• **Bagian Latihan**
1 – Kalimat mana saja dalam bagian pendahuluan teks tentang sistem etika Buddha yang memuat kata "etika", baik berhuruf besar maupun kecil? Kutip semuanya.
2 – Menurut teks tentang sistem etika Buddha, mengapa manusia harus melatih dirinya untuk lebih baik?

• **Teks Dokumen**
┄┄┄┄┄┄┄┄┄┄┄┄┄┄┄┄┄┄┄┄
Jumat, 10 Mei 2019


Sistem Etika Buddha
I.                   Pendahuluan
Etika merupakan ilmu yang menyelidiki dan memberikan norma dan pedoman tentang bagaimana manusia bertingkah laku yang baik dalam seluruh aspek kehidupan sehari-hari. Etika dalam hidup beragama sangatlah penting dan sangat diperlukan karena merupakan faktor motivasi yang mendorong dan melandasi cita-cita dan amal perbuatan. Namun pada kenyataannya manusia tidaklah sempurna maka ia harus melatih dirinya untuk lebih baik.  Dalam pembahasan kali ini kita akan melihat dengan jelas bagaimana sebenarnya sistem etika dalam Buddha. Semoga sajian ini dapat menambah wawasan kita bersama.
┄┄┄┄┄┄┄┄┄┄┄┄┄┄┄┄┄┄┄┄
• **Segmen Data**
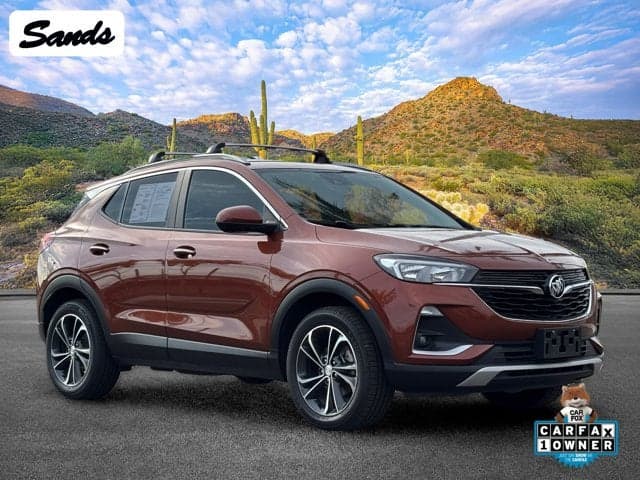 2021 Buick Encore GX Select — photo 1 of 33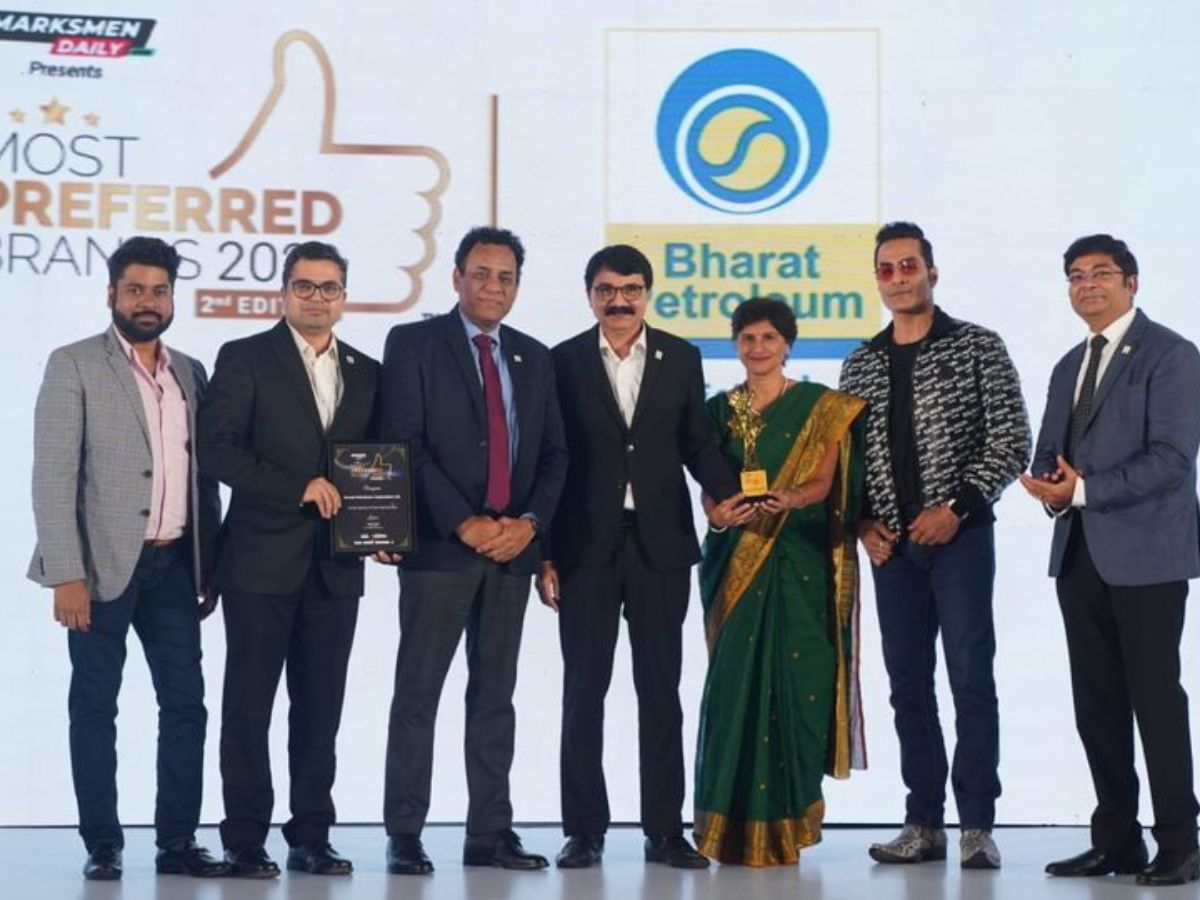 BPCL received ‘Most Preferred Brands of 2022' award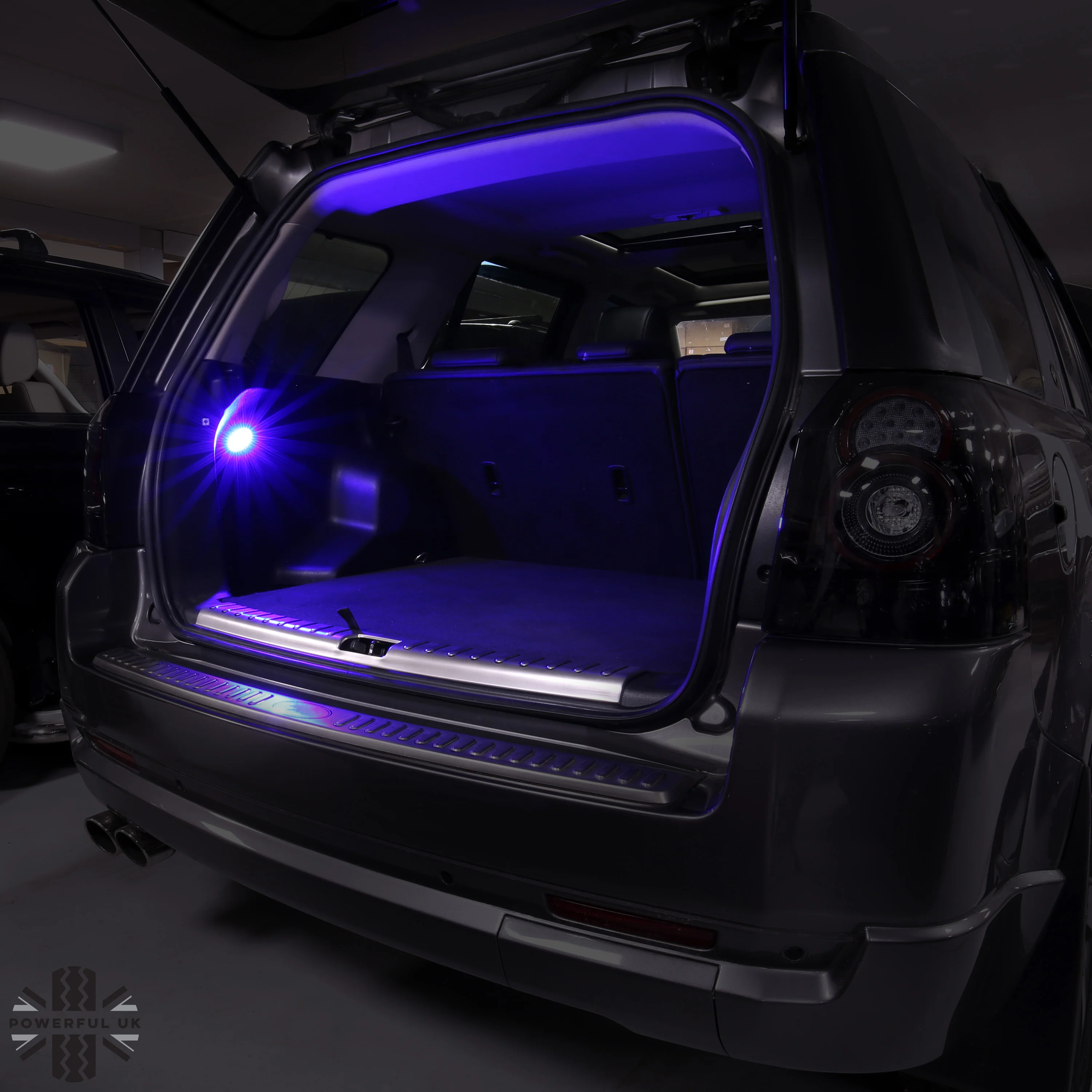 Interior Boot LED Light for Land Rover Freelander 2 - Blue - Image 3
┄┄┄┄┄┄┄┄┄┄┄┄┄┄┄┄┄┄┄┄
• **Hasil Latihan**
1 –
- Etika merupakan ilmu yang menyelidiki dan memberikan norma dan pedoman tentang bagaimana manusia bertingkah laku yang baik dalam seluruh aspek kehidupan sehari-hari.
- Etika dalam hidup beragama sangatlah penting dan sangat diperlukan karena merupakan faktor motivasi yang mendorong dan melandasi cita-cita dan amal perbuatan.
- Dalam pembahasan kali ini kita akan melihat dengan jelas bagaimana sebenarnya sistem etika dalam Buddha.

2 – Karena pada kenyataannya manusia tidaklah sempurna.